Some 5,000 protesters rallied in downtown Basra to protest the horrible security situation on Saturday.
AP notes, ‘Many carried banners, decrying the killing of women, workers, academics and scientists. Dozens of women were slain in Basra by religious extremists last year because of how they dressed, their mutilated bodies found with notes warning against “violating Islamic teachings.” ‘
But since one major group in the protests, and perhaps the one that mainly organized them, was the Islamic Supreme Council of Iraq (ISCI) and their Badr Corps paramilitary, a hard line Shiite fundamentalist organization with close ties to Iran, I don’t think the protest was mainly against fundamentalism.
Rather, the protesters were calling for the resignation of Police Chief Maj. Gen. Abdul-Jalil Khalaf and the commander of joint military-police operations, Lt. Gen. Mohan al-Fireji.
The Islamic Supreme Council issued a statement, calling for , “Halting the continual bloodshed by criminal gangs, so that Basra can play its role in the establishment of a state based on institutions and law, and in implementing great projects.” The statement did not identify the gangs, but this phrase was probably a reference to the paramilitaries of Fadhila and the Sadrists.
The provincial government set up police checkpoints at major intersections and stationed 5,000 men from the security forces at them. (That is, there were as many security fordces as there were demonstrators!)
I suspect that ISCI spearheaded the demonstration as part of its ongoing political struggle against the Islamic Virtue Party (Fadhila), which dominates the Basra Provincial Council and police. It is possible that some middle class liberals joined ISCI’s demonstration on grounds that Khalaf has not cracked down on Mahdi Army and Fadhila militias that are acting as morals police and conducting turf wars over gasoline smuggling.
al-Sharq al-Awsat reports in Arabic that Basra residents are afraid that the preparations being made even now for the October provincial elections will lead to outright violence–assassinations, kidnappings, etc.– among the competing political parties in the southern port city of 1.5 million.
Muqtada al-Sadr has announced that his list will for the first time compete independently in these elections. Likewise, the rival Islamic Virtue Party (which follows Muqtada’s father, Muhammad Sadiq al-Sadr but ignores Muqtada in favor of Ayatollah Muhammad Ya’qubi) will fight the first election since it withdrew from the United Iraqi Alliance. The UIA, a coalition put together by Grand Ayatollah Ali Sistani in fall of 2004, has been the leading political force in post-Baath Iraq. It has fractured and may well lose influence in some provinces this fall. The competition between ISCI and the Sadrists is expected to be especially ferocious.

══════════════════════════════

Task instructions
Reproduce a part of the post on the Basra protests word for word, starting at the words "I suspect that" and stopping after the words "over gasoline smuggling.".

Items from a dataset
══════════════════════════════

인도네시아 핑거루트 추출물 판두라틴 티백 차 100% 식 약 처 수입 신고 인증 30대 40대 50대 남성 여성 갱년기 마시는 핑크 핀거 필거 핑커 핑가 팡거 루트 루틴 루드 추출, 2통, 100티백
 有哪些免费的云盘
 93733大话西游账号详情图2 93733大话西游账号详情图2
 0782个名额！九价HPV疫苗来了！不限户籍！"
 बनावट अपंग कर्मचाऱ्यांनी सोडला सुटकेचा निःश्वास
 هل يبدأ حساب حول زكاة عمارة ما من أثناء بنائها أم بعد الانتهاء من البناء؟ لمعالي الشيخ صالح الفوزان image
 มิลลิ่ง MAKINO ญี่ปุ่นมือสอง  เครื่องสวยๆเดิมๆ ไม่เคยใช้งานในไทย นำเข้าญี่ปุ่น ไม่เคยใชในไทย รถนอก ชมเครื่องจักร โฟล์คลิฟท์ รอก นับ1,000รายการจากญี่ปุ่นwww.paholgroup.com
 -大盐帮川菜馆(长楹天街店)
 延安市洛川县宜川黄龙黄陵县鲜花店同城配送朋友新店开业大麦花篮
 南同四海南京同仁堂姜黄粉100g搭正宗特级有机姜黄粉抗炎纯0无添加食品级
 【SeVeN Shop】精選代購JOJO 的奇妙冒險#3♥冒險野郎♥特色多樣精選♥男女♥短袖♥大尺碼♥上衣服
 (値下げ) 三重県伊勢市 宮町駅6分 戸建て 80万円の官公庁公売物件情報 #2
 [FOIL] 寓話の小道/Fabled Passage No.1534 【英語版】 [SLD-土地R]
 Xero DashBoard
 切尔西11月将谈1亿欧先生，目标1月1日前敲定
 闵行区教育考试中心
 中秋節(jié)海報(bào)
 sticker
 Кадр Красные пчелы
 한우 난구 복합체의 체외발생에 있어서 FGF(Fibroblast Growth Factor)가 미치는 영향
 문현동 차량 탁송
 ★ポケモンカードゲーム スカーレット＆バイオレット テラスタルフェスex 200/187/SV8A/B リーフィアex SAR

══════════════════════════════

Answer
I suspect that ISCI spearheaded the demonstration as part of its ongoing political struggle against the Islamic Virtue Party (Fadhila), which dominates the Basra Provincial Council and police. It is possible that some middle class liberals joined ISCI’s demonstration on grounds that Khalaf has not cracked down on Mahdi Army and Fadhila militias that are acting as morals police and conducting turf wars over gasoline smuggling.